Many academics say that there is no such thing as a risk-free asset because all financial assets carry some degree of risk. Technically, this may be correct. However, the level of risk is so small that, for the average investor, it is appropriate to consider U.S. Treasuries or Treasuries from stable Western governments to be risk-free.
BREAKING DOWN 'Risk-Free Asset'
While the return on a risk-free asset is known, this does not guarantee a profit in regards to purchasing power. Depending on the length of time until maturity, inflation can cause the asset to lose purchasing power even if the dollar value has risen as predicted.
When an investor takes on an investment, there is an anticipated return rate expected depending on the duration the asset is held. The risk is demonstrated by the fact that the actual return and the anticipated return may be very different. Since market fluctuations can be hard to predict, the unknown aspect of the future return is considered to be the risk. Generally, an increased level of risk indicates a higher chance of large fluctuations, which can translate to significant gains or losses depending on the ultimate outcome.
Risk-free investments are considered to be reasonably certain to gain at the level predicted. Since this gain is essentially known, the rate of return is often much lower to reflect the lower amount of risk. The expected return and actual return are likely to be about the same.
For a long-term investment to continue to be risk-free, any reinvestment necessary must also be risk-free. In this regard, the exact rate of return may not be predictable from the beginning for the entire duration of the investment.

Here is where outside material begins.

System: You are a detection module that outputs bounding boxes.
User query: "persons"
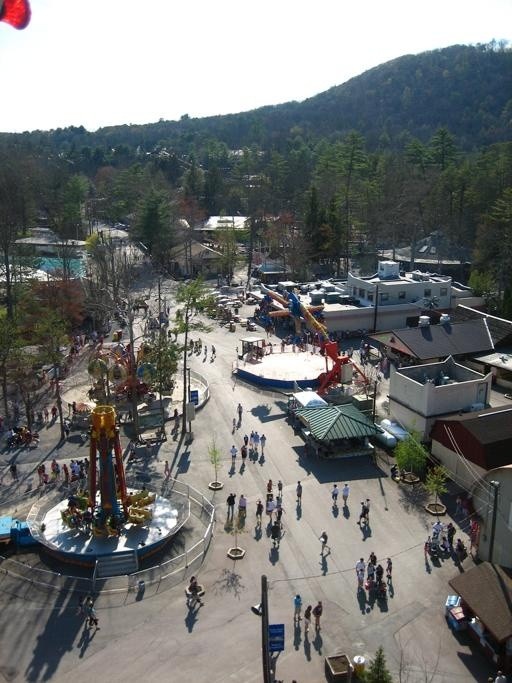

For example, if a person invests in six-month Treasury bills, the rate or return on the initial Treasury bill that was purchased may not be equal to the rate on the next Treasury bill purchased as part of the six-month reinvestment process. In that regard, there is some risk over the long term, since the rates may change between each instance of reinvestment, but the risk of achieving each specified returned rate for the six months covering a particular Treasury bill's growth is essentially guaranteed.